Copy everything from the start of the material below down to the line containing "recipients? Family Home", including that line, character for character.

*** Opening of Dataset excerpts ***

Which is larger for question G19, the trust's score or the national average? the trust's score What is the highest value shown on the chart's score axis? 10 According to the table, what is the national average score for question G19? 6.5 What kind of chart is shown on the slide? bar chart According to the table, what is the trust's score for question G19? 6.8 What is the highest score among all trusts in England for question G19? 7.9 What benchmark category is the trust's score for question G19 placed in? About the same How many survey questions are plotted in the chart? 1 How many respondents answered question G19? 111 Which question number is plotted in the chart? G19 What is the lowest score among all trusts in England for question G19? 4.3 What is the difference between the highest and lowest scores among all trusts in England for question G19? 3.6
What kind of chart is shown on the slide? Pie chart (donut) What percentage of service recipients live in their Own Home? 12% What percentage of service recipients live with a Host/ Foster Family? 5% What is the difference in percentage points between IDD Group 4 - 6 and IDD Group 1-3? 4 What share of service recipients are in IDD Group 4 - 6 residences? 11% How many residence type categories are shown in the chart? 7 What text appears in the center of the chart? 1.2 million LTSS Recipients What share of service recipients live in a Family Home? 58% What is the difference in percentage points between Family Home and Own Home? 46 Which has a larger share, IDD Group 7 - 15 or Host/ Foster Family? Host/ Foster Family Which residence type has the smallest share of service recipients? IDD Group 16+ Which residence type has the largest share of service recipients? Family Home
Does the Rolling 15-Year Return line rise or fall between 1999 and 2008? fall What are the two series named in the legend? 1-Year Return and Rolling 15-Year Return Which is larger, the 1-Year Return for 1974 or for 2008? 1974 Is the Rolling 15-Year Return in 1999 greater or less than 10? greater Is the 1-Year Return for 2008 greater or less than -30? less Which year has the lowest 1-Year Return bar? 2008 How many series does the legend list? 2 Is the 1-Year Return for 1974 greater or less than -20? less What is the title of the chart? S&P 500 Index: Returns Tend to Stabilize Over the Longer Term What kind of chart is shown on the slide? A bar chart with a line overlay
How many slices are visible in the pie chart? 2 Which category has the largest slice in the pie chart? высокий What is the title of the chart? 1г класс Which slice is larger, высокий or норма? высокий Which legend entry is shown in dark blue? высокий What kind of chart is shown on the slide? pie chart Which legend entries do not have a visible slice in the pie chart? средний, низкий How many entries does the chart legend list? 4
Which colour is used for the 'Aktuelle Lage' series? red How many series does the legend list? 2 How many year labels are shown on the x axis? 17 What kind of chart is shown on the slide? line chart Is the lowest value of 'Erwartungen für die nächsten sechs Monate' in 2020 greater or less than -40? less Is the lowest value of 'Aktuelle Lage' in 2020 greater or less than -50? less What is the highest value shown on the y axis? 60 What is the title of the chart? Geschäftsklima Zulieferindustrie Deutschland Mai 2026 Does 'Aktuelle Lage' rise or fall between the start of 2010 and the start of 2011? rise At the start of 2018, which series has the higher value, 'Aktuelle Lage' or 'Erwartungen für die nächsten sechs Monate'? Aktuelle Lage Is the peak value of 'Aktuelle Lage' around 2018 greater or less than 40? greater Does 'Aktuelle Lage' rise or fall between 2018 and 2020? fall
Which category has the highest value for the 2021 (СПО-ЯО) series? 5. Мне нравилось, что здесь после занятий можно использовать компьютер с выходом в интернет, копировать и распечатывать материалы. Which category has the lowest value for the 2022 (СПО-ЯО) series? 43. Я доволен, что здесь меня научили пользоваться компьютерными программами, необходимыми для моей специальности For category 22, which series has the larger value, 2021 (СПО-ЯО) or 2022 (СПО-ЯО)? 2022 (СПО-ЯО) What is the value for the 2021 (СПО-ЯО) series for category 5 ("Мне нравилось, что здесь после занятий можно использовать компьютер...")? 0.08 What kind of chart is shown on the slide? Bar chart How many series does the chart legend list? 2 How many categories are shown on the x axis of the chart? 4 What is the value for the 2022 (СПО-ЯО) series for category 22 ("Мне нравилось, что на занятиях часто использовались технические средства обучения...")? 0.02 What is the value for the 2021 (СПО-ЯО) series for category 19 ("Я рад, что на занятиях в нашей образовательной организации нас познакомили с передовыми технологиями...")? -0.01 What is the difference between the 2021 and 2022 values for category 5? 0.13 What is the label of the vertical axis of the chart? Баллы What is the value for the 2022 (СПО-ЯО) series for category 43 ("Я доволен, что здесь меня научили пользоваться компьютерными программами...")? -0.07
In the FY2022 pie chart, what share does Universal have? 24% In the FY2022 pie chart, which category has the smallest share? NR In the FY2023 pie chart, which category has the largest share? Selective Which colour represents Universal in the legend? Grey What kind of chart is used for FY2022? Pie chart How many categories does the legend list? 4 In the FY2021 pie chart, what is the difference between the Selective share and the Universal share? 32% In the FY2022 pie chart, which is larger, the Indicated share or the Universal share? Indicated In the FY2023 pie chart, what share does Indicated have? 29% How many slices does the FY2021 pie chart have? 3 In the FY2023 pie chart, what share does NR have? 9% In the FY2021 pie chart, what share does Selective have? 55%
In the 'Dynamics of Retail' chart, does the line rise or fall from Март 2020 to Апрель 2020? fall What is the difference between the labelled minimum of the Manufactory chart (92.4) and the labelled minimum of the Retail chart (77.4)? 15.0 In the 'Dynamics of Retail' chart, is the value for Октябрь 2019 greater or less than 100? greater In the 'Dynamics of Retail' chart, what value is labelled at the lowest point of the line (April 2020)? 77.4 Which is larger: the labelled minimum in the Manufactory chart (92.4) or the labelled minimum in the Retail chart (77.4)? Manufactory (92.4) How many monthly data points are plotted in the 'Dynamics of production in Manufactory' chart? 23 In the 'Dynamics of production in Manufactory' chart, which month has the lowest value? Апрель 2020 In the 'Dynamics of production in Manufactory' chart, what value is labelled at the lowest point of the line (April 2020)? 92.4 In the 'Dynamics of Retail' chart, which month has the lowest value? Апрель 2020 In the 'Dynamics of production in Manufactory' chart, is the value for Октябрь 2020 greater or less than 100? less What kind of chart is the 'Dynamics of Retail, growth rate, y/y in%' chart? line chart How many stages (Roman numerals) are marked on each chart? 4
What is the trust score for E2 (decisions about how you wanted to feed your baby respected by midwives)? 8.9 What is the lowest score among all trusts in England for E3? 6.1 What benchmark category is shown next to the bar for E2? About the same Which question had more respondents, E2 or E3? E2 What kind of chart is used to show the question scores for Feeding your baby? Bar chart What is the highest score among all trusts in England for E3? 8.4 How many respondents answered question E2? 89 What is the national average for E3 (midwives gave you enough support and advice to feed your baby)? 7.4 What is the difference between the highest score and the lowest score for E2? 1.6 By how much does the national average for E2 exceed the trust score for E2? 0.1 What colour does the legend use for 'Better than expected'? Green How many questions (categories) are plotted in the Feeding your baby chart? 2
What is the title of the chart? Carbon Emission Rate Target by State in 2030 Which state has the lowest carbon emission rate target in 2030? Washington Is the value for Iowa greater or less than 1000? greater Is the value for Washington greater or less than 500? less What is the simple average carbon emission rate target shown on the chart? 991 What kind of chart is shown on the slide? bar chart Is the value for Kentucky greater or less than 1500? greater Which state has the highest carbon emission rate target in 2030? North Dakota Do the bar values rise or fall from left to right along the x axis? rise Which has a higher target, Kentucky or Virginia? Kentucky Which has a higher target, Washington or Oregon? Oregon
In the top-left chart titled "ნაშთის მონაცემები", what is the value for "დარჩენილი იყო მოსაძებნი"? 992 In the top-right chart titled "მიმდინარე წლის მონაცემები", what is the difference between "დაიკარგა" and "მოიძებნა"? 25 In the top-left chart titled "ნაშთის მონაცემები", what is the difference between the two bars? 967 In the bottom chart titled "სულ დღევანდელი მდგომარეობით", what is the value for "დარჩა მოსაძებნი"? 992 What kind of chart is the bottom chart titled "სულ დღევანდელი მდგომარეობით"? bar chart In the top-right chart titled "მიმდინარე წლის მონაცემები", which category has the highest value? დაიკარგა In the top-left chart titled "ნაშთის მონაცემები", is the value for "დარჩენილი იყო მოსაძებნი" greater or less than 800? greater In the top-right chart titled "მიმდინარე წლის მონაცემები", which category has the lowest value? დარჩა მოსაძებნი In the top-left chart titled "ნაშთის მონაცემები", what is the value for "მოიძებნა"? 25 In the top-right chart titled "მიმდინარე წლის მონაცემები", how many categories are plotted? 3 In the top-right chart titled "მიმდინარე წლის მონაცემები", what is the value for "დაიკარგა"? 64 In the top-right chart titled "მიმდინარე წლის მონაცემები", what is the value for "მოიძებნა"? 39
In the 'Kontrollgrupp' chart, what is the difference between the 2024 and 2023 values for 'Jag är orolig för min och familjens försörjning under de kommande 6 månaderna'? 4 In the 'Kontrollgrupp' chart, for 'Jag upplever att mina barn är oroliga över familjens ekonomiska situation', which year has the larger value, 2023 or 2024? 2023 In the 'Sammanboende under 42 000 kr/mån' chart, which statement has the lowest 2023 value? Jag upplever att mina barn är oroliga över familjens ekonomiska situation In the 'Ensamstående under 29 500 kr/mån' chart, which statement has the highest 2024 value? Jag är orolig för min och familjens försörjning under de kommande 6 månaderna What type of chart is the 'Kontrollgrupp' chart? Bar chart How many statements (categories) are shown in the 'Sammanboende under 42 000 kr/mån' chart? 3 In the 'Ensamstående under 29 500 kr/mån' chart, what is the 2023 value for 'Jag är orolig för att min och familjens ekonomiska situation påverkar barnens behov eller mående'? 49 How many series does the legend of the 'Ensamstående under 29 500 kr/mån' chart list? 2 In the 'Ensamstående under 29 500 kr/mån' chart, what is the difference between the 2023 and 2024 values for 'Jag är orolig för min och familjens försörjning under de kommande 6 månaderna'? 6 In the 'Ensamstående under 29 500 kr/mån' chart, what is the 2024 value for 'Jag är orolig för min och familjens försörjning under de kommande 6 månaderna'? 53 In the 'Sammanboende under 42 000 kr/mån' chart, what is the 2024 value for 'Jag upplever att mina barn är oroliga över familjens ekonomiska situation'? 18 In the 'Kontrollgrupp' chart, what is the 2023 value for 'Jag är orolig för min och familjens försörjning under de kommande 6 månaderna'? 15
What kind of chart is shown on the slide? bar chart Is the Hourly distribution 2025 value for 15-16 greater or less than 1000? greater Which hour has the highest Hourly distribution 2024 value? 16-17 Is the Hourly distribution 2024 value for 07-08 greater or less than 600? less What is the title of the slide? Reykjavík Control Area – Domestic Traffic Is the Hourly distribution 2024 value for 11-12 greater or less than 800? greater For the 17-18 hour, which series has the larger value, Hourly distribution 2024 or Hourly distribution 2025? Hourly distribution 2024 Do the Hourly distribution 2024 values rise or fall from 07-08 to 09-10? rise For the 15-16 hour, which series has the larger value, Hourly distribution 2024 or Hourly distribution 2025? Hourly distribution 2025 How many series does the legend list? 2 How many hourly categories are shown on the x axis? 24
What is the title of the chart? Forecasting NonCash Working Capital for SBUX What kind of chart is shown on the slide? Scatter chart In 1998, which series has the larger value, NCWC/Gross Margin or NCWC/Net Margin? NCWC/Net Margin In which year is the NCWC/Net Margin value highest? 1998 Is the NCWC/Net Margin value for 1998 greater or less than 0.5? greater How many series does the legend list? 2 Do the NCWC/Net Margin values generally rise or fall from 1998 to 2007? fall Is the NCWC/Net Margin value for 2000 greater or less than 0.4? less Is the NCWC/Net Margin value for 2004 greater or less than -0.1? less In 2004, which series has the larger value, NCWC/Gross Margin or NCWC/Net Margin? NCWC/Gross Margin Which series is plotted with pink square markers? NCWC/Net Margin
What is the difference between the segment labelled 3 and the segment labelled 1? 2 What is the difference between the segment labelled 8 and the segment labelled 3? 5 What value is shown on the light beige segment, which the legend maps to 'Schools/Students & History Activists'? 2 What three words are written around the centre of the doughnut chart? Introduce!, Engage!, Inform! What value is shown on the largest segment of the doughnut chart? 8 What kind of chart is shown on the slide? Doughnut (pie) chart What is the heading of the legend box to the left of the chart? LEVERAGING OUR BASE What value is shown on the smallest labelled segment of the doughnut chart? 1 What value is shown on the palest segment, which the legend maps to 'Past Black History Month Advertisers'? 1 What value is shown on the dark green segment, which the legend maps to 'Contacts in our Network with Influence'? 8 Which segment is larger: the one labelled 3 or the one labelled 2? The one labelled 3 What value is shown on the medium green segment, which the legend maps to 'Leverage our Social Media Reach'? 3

*** Close of Dataset excerpts ***

● **Output**:
Which is larger for question G19, the trust's score or the national average? the trust's score What is the highest value shown on the chart's score axis? 10 According to the table, what is the national average score for question G19? 6.5 What kind of chart is shown on the slide? bar chart According to the table, what is the trust's score for question G19? 6.8 What is the highest score among all trusts in England for question G19? 7.9 What benchmark category is the trust's score for question G19 placed in? About the same How many survey questions are plotted in the chart? 1 How many respondents answered question G19? 111 Which question number is plotted in the chart? G19 What is the lowest score among all trusts in England for question G19? 4.3 What is the difference between the highest and lowest scores among all trusts in England for question G19? 3.6
What kind of chart is shown on the slide? Pie chart (donut) What percentage of service recipients live in their Own Home? 12% What percentage of service recipients live with a Host/ Foster Family? 5% What is the difference in percentage points between IDD Group 4 - 6 and IDD Group 1-3? 4 What share of service recipients are in IDD Group 4 - 6 residences? 11% How many residence type categories are shown in the chart? 7 What text appears in the center of the chart? 1.2 million LTSS Recipients What share of service recipients live in a Family Home? 58% What is the difference in percentage points between Family Home and Own Home? 46 Which has a larger share, IDD Group 7 - 15 or Host/ Foster Family? Host/ Foster Family Which residence type has the smallest share of service recipients? IDD Group 16+ Which residence type has the largest share of service recipients? Family Home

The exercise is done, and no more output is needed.